I once taught a course at Kutz called the Songs NFTY Sings in which we studied the profound lessons contained within the texts of the songs.

Raising a Family with the Songs We Sing 

Back at our Camp Newman faculty song session, it became clear that many of the values that became central to my life, values which later guided the way Michelle and I raised our children, grew out of the ideals we discovered in the songs we sang:

We taught our children to find contentment with what they had. Instead of getting caught in the endless cycle of trying to “keep up with the Joneses,” we explain (and sing): Veizeh hu asher – who is wealthy? Hasamei-ach b’chelko – the one who is content with his or her portion.

We taught our children about their dual responsibilities: to themselves and to others. As a teen singing Hillel’s famous aphorism, I repeatedly faced the need to find the balance between universalism and particularism. We taught our kids what we sang: Im ein ani li mi li – if I am not for myself, who will be for me? And uchsheani l’atzmi mah ani – and if I am only for myself, what am I? V’im lo achshav eimatai- And if not now, when? They know they must take care of both.

Rebbe Nachman of Bratslav taught us, through a song we sang, about facing our fears with courage and passion. Kol haolam kulo gesher tzar meod- the whole world is a very narrow bridge. V’haikar lo lifached klal- and the most important thing is not to be too afraid. Fear can shut us down. Reb Nachman reminded us to walk forward nonetheless.

I learned about love and about devotion to a loved one from Song of Songs.Dodi li v’ani lo – I am my beloved’s and my beloved is mine. As my wife and I celebrate our 25th wedding anniversary, we hope we have passed the lessons of committed relationship. Camp taught us the ideal of love.
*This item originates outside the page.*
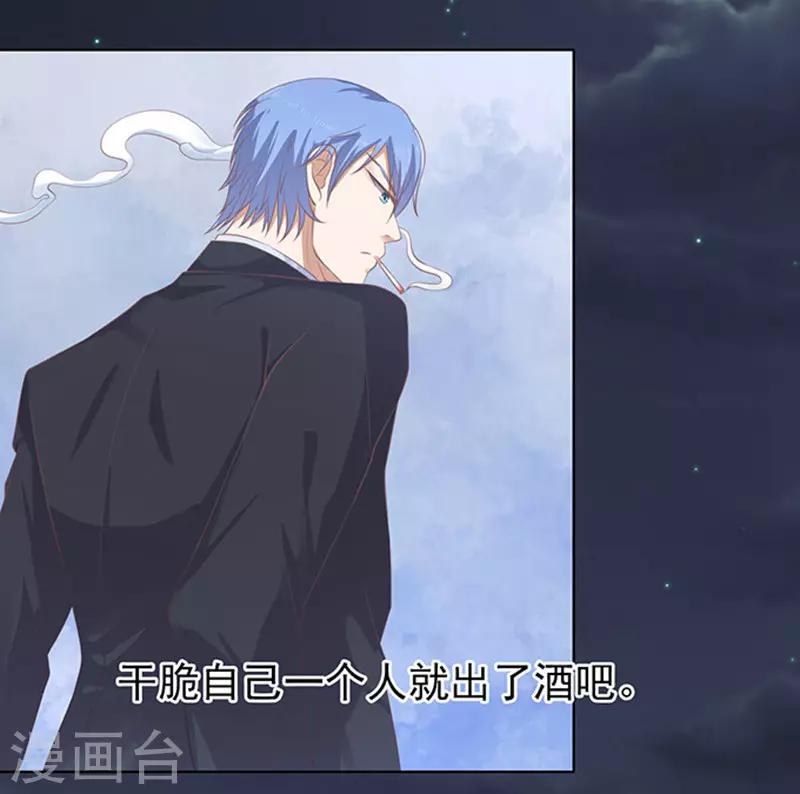 第79话 你就这么贱11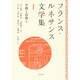フランス・ルネサンス文学集〈1〉学問と信仰と [単行本]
B’tzelem Elohim (we all are created in the image of God) and tikkun olam(repairing the world) have become two favorite values embedded in our children’s hearts through the contemporary Jewish music which harmonizes through these values. Our children know that we value each individual and we assume responsibility for repairing the world because they know these values. Where did they learn this most profoundly? In song sessions at camp, where the music in stills the lessons even more deeply than our most heartfelt conversations with them.

Reflecting on the Truths that Define our Lives

In an ethical will to our children, in a letter to our daughter as she went off to college, and in a letter to our sons about being a man, we detailed the emet (truth) we wanted to instill in their lives. Rereading these letters, now published in our book, Jewish Spiritual Parenting: Wisdom, Activities, Rituals and Prayers for Raising Children with Spiritual Balance and Emotional Wholeness (Jewish Lights), the influence of these song session Jewish lessons becomes so clear. The central values of my life came from foundational Jewish texts, many of which I learned at URJ Kutz Camp and which are being reinforced at Camp Newman.

Forward to the Past at Kutz Camp

As my youngest son remains at Camp Newman as a first year counselor, I am crossing the country to celebrate the 50th Anniversary of the URJ Kutz Camp. I look forward to seeing old friends, honoring the directors Smitty and PJR who gave Kutz meaning, and recommitting myself to the engaging our Jewish youth in deep Jewish life and learning.

In the midst of it all, I will also find time to sit again in the dining hall, to flip through the songbooks, and to reflect once again upon the profound influence of these Jewish texts on my life, family and rabbinate. May the song sessions that gave meaning to my life continue to inspire and mold the Jewish future.